Hi all,
THE BACKGROUND:
We have implemented a custom Veritas Agent for monitoring our application, and we are using the IntentionalOffline feature of V51 agents (VCS 5.0 MP3 or later) to signal to VCS that the application has been brought "Intentionally Offline". From the Veritas Agent Developer's Guide:
About intentional offline of applications
Certain agents can identify when an application has been intentionally shut down outside of VCS control. If an administrator intentionally shuts down an application outside of VCS control, VCS does not treat it as a fault. VCS sets the service group state as offline or partial, depending on the state of other resources in the service group.
This feature allows administrators to stop applications without causing failovers.
This is achieved by using a specific return code (RC 200 indicates intentional offline) from the custom agent monitoring script when the script detects that the application is offline outside of Veritas control.

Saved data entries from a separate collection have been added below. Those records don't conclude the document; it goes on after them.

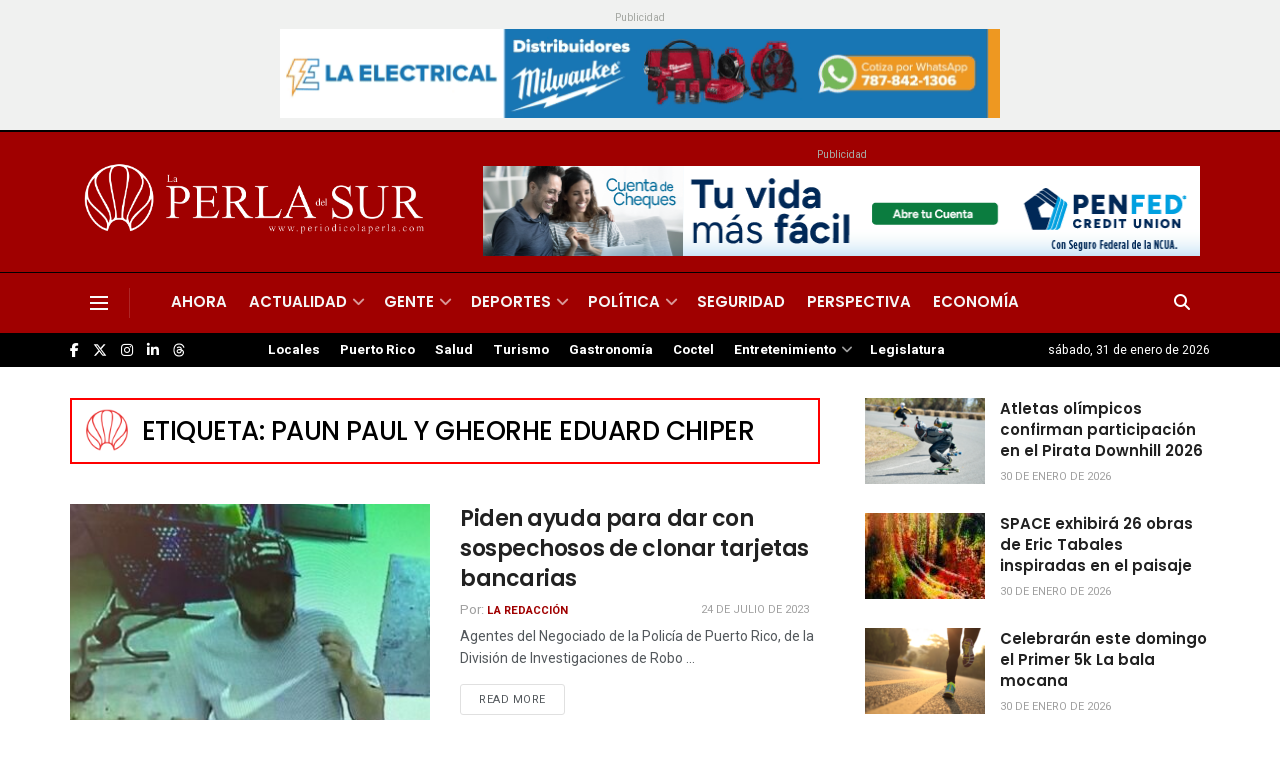

--- FILE ---
content_type: text/html; charset=utf-8
request_url: https://www.google.com/recaptcha/api2/aframe
body_size: 226
content:
<!DOCTYPE HTML><html><head><meta http-equiv="content-type" content="text/html; charset=UTF-8"></head><body><script nonce="jiEmjyEZKqizJbxFxB6nvQ">/** Anti-fraud and anti-abuse applications only. See google.com/recaptcha */ try{var clients={'sodar':'https://pagead2.googlesyndication.com/pagead/sodar?'};window.addEventListener("message",function(a){try{if(a.source===window.parent){var b=JSON.parse(a.data);var c=clients[b['id']];if(c){var d=document.createElement('img');d.src=c+b['params']+'&rc='+(localStorage.getItem("rc::a")?sessionStorage.getItem("rc::b"):"");window.document.body.appendChild(d);sessionStorage.setItem("rc::e",parseInt(sessionStorage.getItem("rc::e")||0)+1);localStorage.setItem("rc::h",'1769865068387');}}}catch(b){}});window.parent.postMessage("_grecaptcha_ready", "*");}catch(b){}</script></body></html>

Intentional Offline is supposed to set the resources offline in a similar way to manually taking a resource offline using 'hares -offline ...' or using the VCS GUI. It works as intended in general, and we are very happy with it. We also set the ExternalStateChange attribute on our resources which support Intentional Offline to 'OnlineGroup & OfflineGroup', meaning that VCS takes the service group online or offline as appropriate in respose to an external state change. Our service groups are very simple NIC->IP->Application resource dependencies, with no service group to service group dependencies defined.
THE PROBLEM:
Consider this scenario:
The "custom_app_grp" service group is online on "nodeA" of our cluster. Our cluster contains three nodes: nodeA, nodeB and nodeC. The "custom_app_grp" group contains NIC ("custom_app_nic_res"), IP ("custom_app_ip_res") and Application ("custom_app_srv_res") resources, and the monitoring script for the Application resource supports "Intentional Offline". The service group is allowed to start on any node in the cluster, but is a failover service group, and can only run on one node at once.
We take our application offline using the application controls outside of Veritas. The "custom_app_srv_res" resource goes OFFLINE in response, and since ExternalStateChange is set, this brings the "custom_app_grp" service group offline too. The "custom_app_grp" is now OFFLINE on "nodeA". All nodes, "nodeA", "nodeB" and "nodeC", are online, but are now not running any other service groups apart from the cluster service group.
We now reboot the "nodeA" server. What we now experience is that the "custom_app_grp" now invokes its fail-over behaviour, and VCS attempts to restart the service group on "nodeB".
Note: if instead of taking the "custom_app_grp" offline outside of VCS control, we instead simply offline the group using 'hagrp' or the VCS GUI, then reboot "nodeA", the "custom_app_grp" does NOT begin to fail over.
...
So: would people expect a service group which is OFFLINE in the cluster, so suddenly be marked as FAULTED and trigger VCS to begin restarting the service group on another node?
We wouldn't.
Has anyone else experienced this behaviour with Intentional Offline? Can Symantec support representatives reading the forum comment on whether they would consider this behaviour a bug?
Many thanks.
Kind regards,
Dave Hassett